Langsung ke konten utama

Perdebatan Hukum Tata Negara Pasca Amandemen Konstitusi



 oleh:

Cipto Prayitno
email: bukitshimla@gmail.com



Penulis Buku   : Moh. Mahfud MD
Penerbit           : Pustaka LP3ES Indonesia

            Perdebatan Hukum Tata Negara Pasca Amandemen Konstitusi menjadi salah satu literature tentang hukum yang menarik, yang membahas mengenai konsep-konsep atau narasi-narasi yang menjadi tema dalam perdebatan soal ketatanegaraan di Indonesia. Dimana kemunculan perdebatan ini tidak lepas dari perbedaan sudut pandang dan titik tolak teoritis yang digunakan oleh masing-masing pemikir mengenai soal-soal atau isu-isu tentang ketatanegaraan pasca diadakannya amandemen UUD 1945.
            Penulis menyajikan bahasan dalam beberapa bagian-bagian yang diambil dari beberapa hasil tulisan yang sebenarnya terpisah, namun dalam buku ini dilakukan sistematisasi dan diklasifikasikan berdasarkan tema atau pokok bahasan tertentu.
Bagian 1 dalam buku ini membahas mengenai kedudukan Pancasila sebagai dasar hukum dan sistem hukum, yang merupakan konsepsi yang berbeda dan bentuk prismatic dari sistem hukum yang menjadi trend dalam sistem hukum yang berlaku di dunia, yaitu sistem hukum Civil Law yang berlaku di Negara Anglo Saxon yang cenderung mengutamakan keadilan dan sistem hukum Common Law yang berlaku di Negara Eropa Continental yang mengutamakan kepastian hukum, sedangkan Pancasila berada diantara keduannya, tetap memberikan kepastian hukum dan keadilan sosial bagi seluruh rakyat Indonesia.
Bagian 2 dalam buku ini sejarah dan latar belakang berlakunya setiap konstitusi yang pernah berlaku di Indonesia dan juga termasuk latar belakang tentang amandemen UUD 1945 yang menghasilkan UUD 1945 yang sekarang berlaku.

* [Soal Latihan 1]: Dari resensi di atas, sebutkan setiap label yang diakhiri titik dua beserta isiannya, sebelum paragraf pembahasan pertama.

(Sejumlah data)
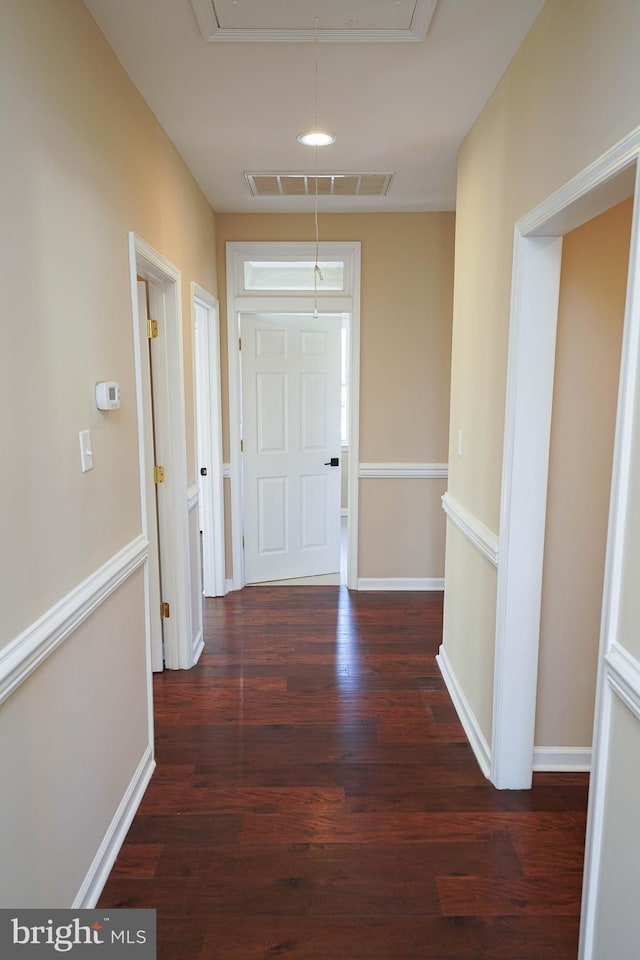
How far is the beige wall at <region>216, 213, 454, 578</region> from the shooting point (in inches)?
165

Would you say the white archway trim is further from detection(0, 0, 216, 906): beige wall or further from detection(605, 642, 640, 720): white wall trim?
detection(0, 0, 216, 906): beige wall

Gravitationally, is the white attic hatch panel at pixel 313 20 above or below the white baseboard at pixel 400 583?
above

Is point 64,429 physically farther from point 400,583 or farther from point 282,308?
point 400,583

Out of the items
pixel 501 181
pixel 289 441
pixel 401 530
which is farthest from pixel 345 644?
pixel 501 181

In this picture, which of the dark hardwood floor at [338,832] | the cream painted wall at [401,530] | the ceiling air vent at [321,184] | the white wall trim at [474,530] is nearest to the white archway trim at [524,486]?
the white wall trim at [474,530]

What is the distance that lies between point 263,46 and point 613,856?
8.35ft

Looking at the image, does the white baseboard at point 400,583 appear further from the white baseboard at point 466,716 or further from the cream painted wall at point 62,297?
the cream painted wall at point 62,297

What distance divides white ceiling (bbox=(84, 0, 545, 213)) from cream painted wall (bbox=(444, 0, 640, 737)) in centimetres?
14

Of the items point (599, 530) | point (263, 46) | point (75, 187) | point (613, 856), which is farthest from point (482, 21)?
point (613, 856)

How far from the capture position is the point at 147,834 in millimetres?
2082

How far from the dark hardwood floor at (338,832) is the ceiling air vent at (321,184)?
2.71m

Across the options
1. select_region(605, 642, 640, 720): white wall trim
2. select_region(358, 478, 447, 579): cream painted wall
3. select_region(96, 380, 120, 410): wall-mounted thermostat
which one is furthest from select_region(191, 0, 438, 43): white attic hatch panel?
select_region(358, 478, 447, 579): cream painted wall

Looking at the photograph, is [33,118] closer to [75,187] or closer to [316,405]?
[75,187]

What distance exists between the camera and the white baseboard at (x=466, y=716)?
2.43 m
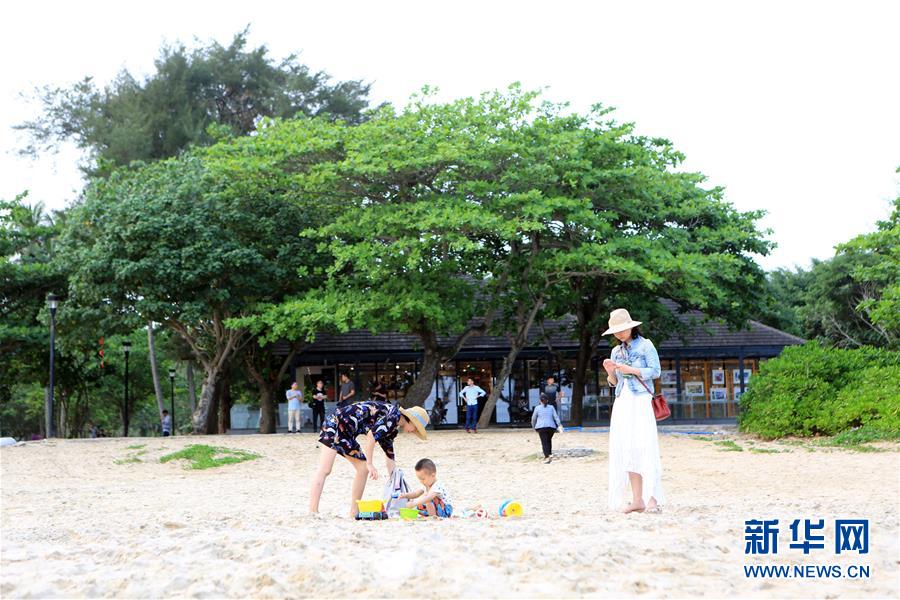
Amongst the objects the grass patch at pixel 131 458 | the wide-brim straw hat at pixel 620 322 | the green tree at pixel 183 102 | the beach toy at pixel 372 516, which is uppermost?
the green tree at pixel 183 102

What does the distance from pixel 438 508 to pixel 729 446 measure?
1176cm

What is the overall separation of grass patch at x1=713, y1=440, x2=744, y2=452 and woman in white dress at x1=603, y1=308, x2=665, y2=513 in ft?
35.4

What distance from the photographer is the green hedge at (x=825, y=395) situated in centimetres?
1981

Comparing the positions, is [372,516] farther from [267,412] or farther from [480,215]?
[267,412]

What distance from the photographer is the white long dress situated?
8883 mm

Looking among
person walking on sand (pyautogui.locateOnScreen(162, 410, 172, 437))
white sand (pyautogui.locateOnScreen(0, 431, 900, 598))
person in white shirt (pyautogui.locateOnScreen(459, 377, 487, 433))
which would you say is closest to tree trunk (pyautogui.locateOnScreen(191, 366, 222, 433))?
person walking on sand (pyautogui.locateOnScreen(162, 410, 172, 437))

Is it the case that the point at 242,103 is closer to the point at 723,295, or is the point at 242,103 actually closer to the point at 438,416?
the point at 438,416

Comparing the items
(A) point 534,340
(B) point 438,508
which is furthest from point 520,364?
(B) point 438,508

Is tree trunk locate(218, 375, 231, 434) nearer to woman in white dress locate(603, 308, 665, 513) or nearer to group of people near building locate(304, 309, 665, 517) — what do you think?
group of people near building locate(304, 309, 665, 517)

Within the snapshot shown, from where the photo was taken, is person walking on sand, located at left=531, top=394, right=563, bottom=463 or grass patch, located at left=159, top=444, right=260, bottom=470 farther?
grass patch, located at left=159, top=444, right=260, bottom=470

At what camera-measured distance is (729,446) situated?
65.3 feet

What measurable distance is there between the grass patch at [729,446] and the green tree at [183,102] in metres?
25.2

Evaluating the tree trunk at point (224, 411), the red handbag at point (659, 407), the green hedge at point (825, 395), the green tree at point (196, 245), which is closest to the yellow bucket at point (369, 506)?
the red handbag at point (659, 407)

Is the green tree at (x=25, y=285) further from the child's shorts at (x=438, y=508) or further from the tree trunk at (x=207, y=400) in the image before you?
the child's shorts at (x=438, y=508)
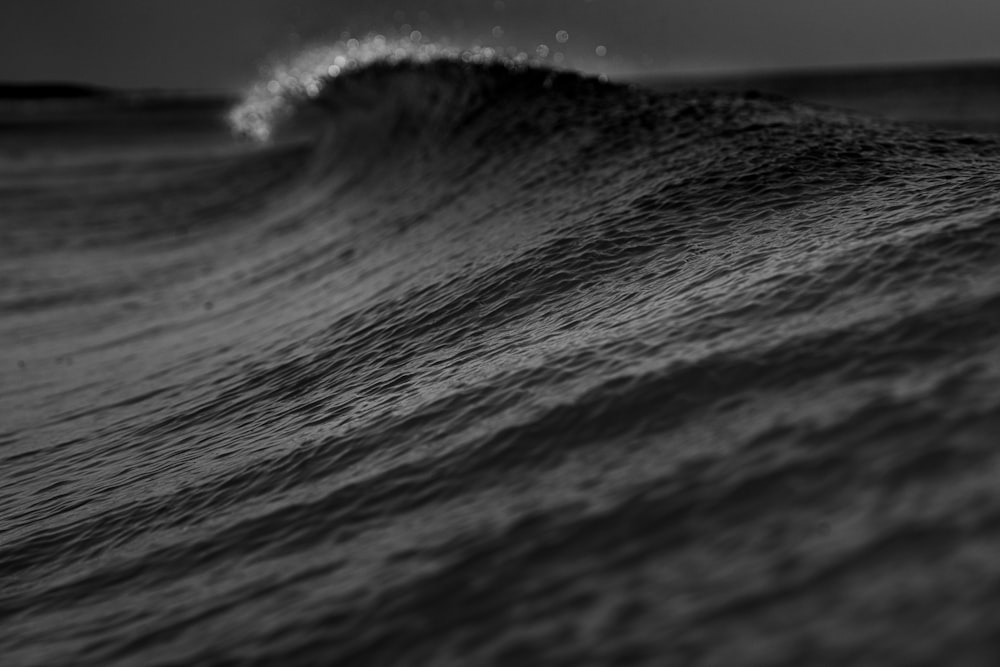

* [Soal Latihan 2]: Cetak ulang baris-baris data di atas mulai dari baris yang memuat "Is tree trunk" sampai dengan akhir data, kedua ujungnya ikut disertakan. Gambar tidak perlu dimasukkan ke dalam jawaban.

* [Jawaban Latihan 1]:
- oleh: Cipto Prayitno
- email: bukitshimla@gmail.com
- Penulis Buku: Moh. Mahfud MD
- Penerbit: Pustaka LP3ES Indonesia

* [Jawaban Latihan 2]:
Is tree trunk locate(218, 375, 231, 434) nearer to woman in white dress locate(603, 308, 665, 513) or nearer to group of people near building locate(304, 309, 665, 517) — what do you think?
group of people near building locate(304, 309, 665, 517)

Within the snapshot shown, from where the photo was taken, is person walking on sand, located at left=531, top=394, right=563, bottom=463 or grass patch, located at left=159, top=444, right=260, bottom=470 farther?
grass patch, located at left=159, top=444, right=260, bottom=470

At what camera-measured distance is (729,446) situated?
65.3 feet

What measurable distance is there between the grass patch at [729,446] and the green tree at [183,102] in metres?
25.2

Evaluating the tree trunk at point (224, 411), the red handbag at point (659, 407), the green hedge at point (825, 395), the green tree at point (196, 245), which is closest to the yellow bucket at point (369, 506)?
the red handbag at point (659, 407)

Is the green tree at (x=25, y=285) further from the child's shorts at (x=438, y=508) or further from the tree trunk at (x=207, y=400) in the image before you?
the child's shorts at (x=438, y=508)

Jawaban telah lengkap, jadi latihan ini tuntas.